#### [TASK TO COMPLETE]
All of the entries should be restated word for word, but without their pictures.

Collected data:
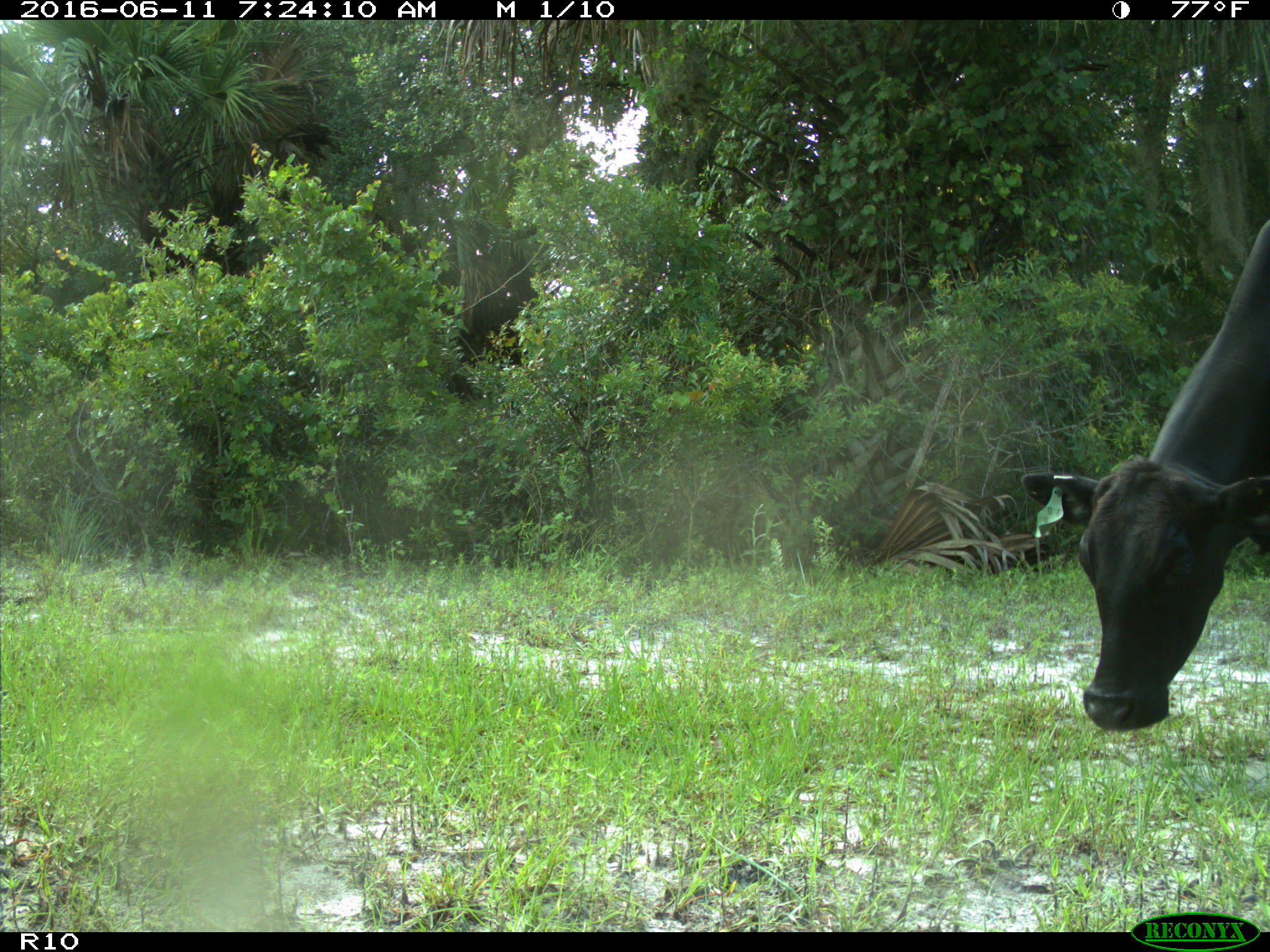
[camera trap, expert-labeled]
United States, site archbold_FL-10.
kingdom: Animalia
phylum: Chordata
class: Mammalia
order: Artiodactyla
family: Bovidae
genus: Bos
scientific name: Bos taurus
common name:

#### [ANSWER SECTION]
[camera trap, expert-labeled]
United States, site archbold_FL-10.
kingdom: Animalia
phylum: Chordata
class: Mammalia
order: Artiodactyla
family: Bovidae
genus: Bos
scientific name: Bos taurus
common name:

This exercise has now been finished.